• Study text
*** Block opens ***

CDER regulates nearly all pharmaceutical products, including branded and biologic medicines, as well as many biological products and some combination products, depending on their primary mechanism of action.
For a novel product, usually submitted in the form of either a new drug application (NDA) or a biologics licensing application (BLA), the center requires the submission of clinical data in order to show that it is both safe and efficacious before considering it for approval.
The point of the guidance, Providing Submissions in Electronic Format - Summary Level Clinical Site Data for CDER's Inspection Planning, "is to assist applicants in the submission of a clinical dataset that describes and summarizes the characteristics and outcomes of clinical investigations at the level of the individual study site (summary level clinical site data)," FDA explained.
That data, in turn, is intended to facilitate CDER's ability to take what regulators called a "risk-based approach" for conducting on-site inspections, which FDA says is necessary to evaluate the integrity of data submitted in support of an NDA or BLA. Inspected entities might include the institutional review board (IRB), the clinical investigation site, the contract research organization (CRO), the sponsor or the clinical investigators.
While this responsibility is not new, FDA said its increasingly tight deadlines under the new Prescription Drug User Fee Act (PDUFA) reauthorization mean that in order for it to meet its review performance goals, it must accomplish its duties to inspect even faster. "To facilitate timely selection of inspection sites, CDER must have sufficient data from the sponsor to identify which sites will provide the necessary information for the review of the application," FDA explained.
The present format of these data, FDA continued, is inefficient in that it presents the data at the subject, rather than site, level. "CDER has determined that to plan efficiently for clinical site inspections and to meet the PDUFA goal dates for marketing applications, CDER prefers to receive summary level clinical site data."
These data are typically submitted to CDER during the filing determination and review planning phases.
CDER said that it has already experimented with the submission of such data in a pilot program, and that the use of summary level clinical data has facilitated a "more efficient site selection" for inspections.
Under the new system, CDER said it "anticipates that site inspections will be conducted earlier in the review cycle," allowing for a faster and more efficient review by FDA, as well as more time and opportunities for sponsors to address regulatory issues earlier in the review process.
So what should the clinical data application include?
"A single summary level clinical site dataset should contain data from all major (e.g., pivotal) studies used to support safety and efficacy in the application, including studies with different treatment indications," FDA explains in the draft guidance. "For each major study used to support safety and efficacy, data should be submitted by clinical site and treatment arm for the intent-to-treat (ITT) population. For clinical investigator sites involved in multiple studies in support of an application, applicants should provide the data independently for each study within the dataset."
"When in doubt about what constitutes a 'major' study, applicants should consult the relevant review division," FDA concluded. Regulators said sponsors should refer to a number of other guidance documents for additional requirements related to the submission of clinical data.

*** Block closes ***

• Given data

*** Block opens ***

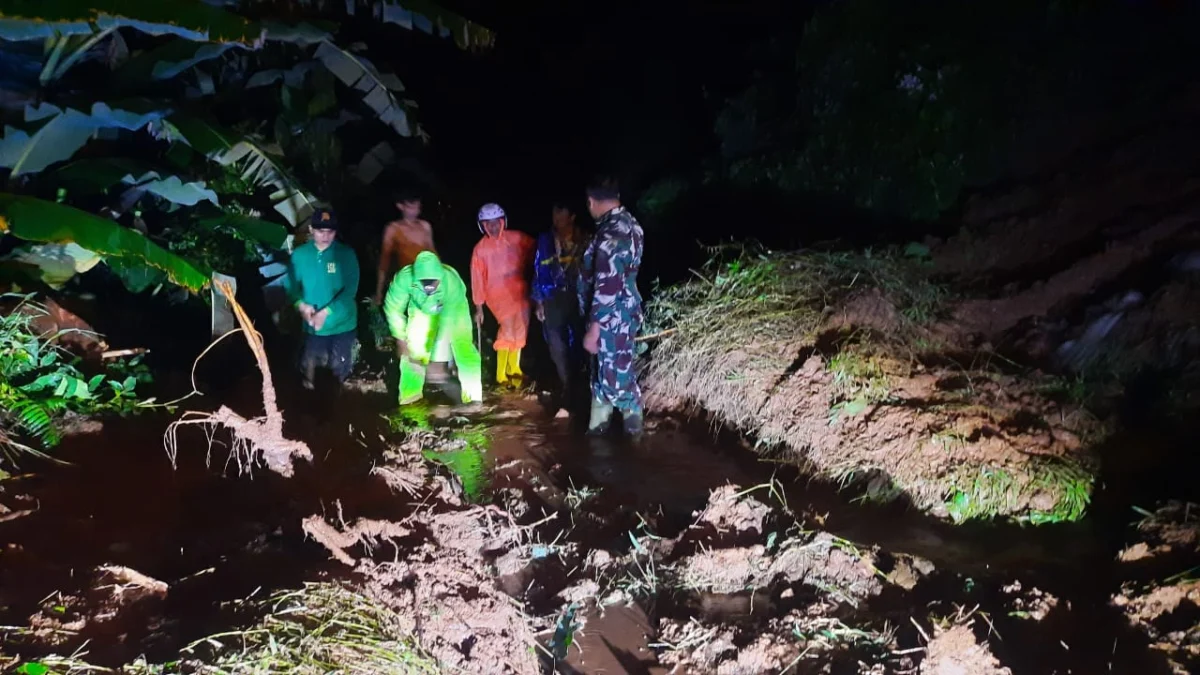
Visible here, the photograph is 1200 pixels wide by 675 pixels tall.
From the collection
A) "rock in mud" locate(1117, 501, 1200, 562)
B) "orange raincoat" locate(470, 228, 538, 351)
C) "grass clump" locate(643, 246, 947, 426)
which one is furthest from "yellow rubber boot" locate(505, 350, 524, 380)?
"rock in mud" locate(1117, 501, 1200, 562)

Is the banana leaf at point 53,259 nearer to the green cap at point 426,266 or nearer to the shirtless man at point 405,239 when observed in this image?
the shirtless man at point 405,239

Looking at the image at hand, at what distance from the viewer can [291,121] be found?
30.5ft

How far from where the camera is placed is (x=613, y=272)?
5715 mm

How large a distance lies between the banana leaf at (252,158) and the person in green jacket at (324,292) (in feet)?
2.91

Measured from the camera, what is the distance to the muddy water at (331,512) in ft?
11.7

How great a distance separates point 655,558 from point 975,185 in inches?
252

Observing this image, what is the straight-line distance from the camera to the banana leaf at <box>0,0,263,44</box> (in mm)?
4930

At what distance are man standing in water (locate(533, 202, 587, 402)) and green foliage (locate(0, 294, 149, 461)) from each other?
3.09m

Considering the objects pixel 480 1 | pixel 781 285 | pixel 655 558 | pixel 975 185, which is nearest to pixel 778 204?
pixel 975 185

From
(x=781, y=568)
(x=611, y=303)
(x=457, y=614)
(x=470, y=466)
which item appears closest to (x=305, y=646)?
(x=457, y=614)

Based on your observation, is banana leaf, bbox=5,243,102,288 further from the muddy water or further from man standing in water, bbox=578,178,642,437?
man standing in water, bbox=578,178,642,437

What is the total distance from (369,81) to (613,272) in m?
4.03

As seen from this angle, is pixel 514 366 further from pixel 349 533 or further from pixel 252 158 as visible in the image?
pixel 349 533

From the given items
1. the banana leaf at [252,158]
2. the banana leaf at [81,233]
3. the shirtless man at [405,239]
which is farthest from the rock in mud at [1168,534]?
the banana leaf at [252,158]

*** Block closes ***

Transcribe the passage of the CDER guidance text between "CDER said that" and "data application include?", inclusive.

• Solution
CDER said that it has already experimented with the submission of such data in a pilot program, and that the use of summary level clinical data has facilitated a "more efficient site selection" for inspections.
Under the new system, CDER said it "anticipates that site inspections will be conducted earlier in the review cycle," allowing for a faster and more efficient review by FDA, as well as more time and opportunities for sponsors to address regulatory issues earlier in the review process.
So what should the clinical data application include?